The door slammed on her and a key turned. She was in complete darkness, in a room she did not know. For one wild, terrified moment she wondered if she was alone.
It was a long time before her palm touched the little button projecting from the wall. She pressed it. A lamp enclosed in a crystal globe set in the ceiling flashed into sparkling light. She was in what had evidently been a small bedroom. The bedstead had been removed, but a mattress and a pillow were folded up in one corner. There was a window, heavily barred, but no other exit. She examined the door: the handle turned in her grasp; there was not even a keyhole in which she could try her own key.
Going to the window, she pulled up the sash, for the room was stuffy and airless. She found herself looking out from the back of the house, across the lawn to a belt of trees which she could just discern. The road ran parallel with the front of the house, and the shrillest scream would not be heard by anybody on the road.
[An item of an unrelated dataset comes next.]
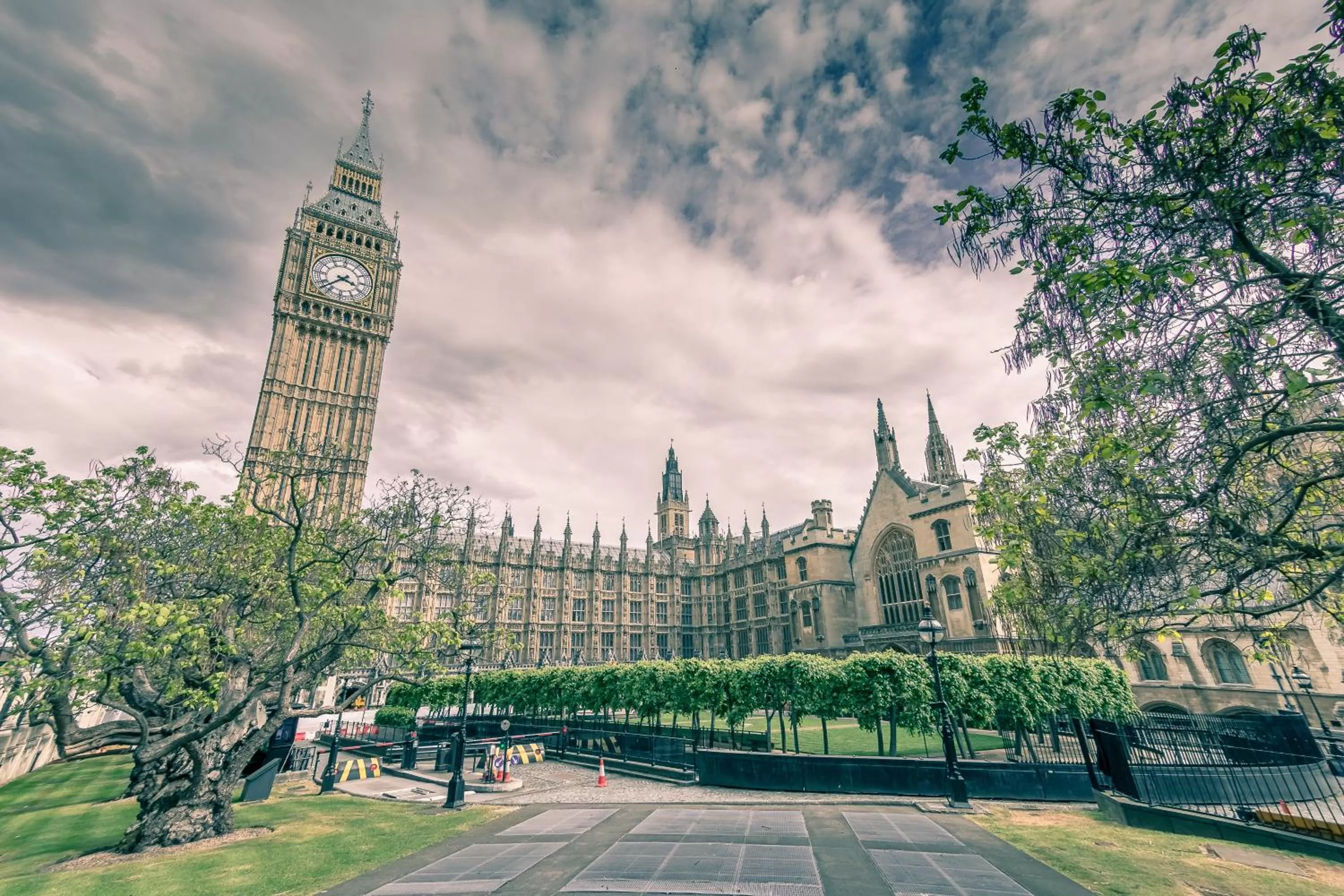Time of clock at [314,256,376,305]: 3:37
Sitting down in one of the chairs, she considered her position. Having overcome her fear, she had that in her possession which would overcome Gregory if it came to a fight. Pulling up her skirt, she unbuckled the soft leather belt about her waist, and from the Russian leather holster it supported, she took a diminutive Browning—a toy of a weapon but wholly businesslike in action. Sliding back the jacket, she threw a cartridge into the chamber and pulled up the safety-catch; then she examined the magazine and pressed it back again.
“Now, Gregory,” she said aloud, and at that moment her face went round to the window, and she started up with a scream.
Two grimy hands gripped the bars; glaring in at her was the horrible face of a tramp. Her trembling hand shot out for the pistol, but before it could close on the butt, the face had disappeared; and though she went round to the window and looked out, the bars prevented her from getting a clear view of the parapet along which the uncouth figure was creeping.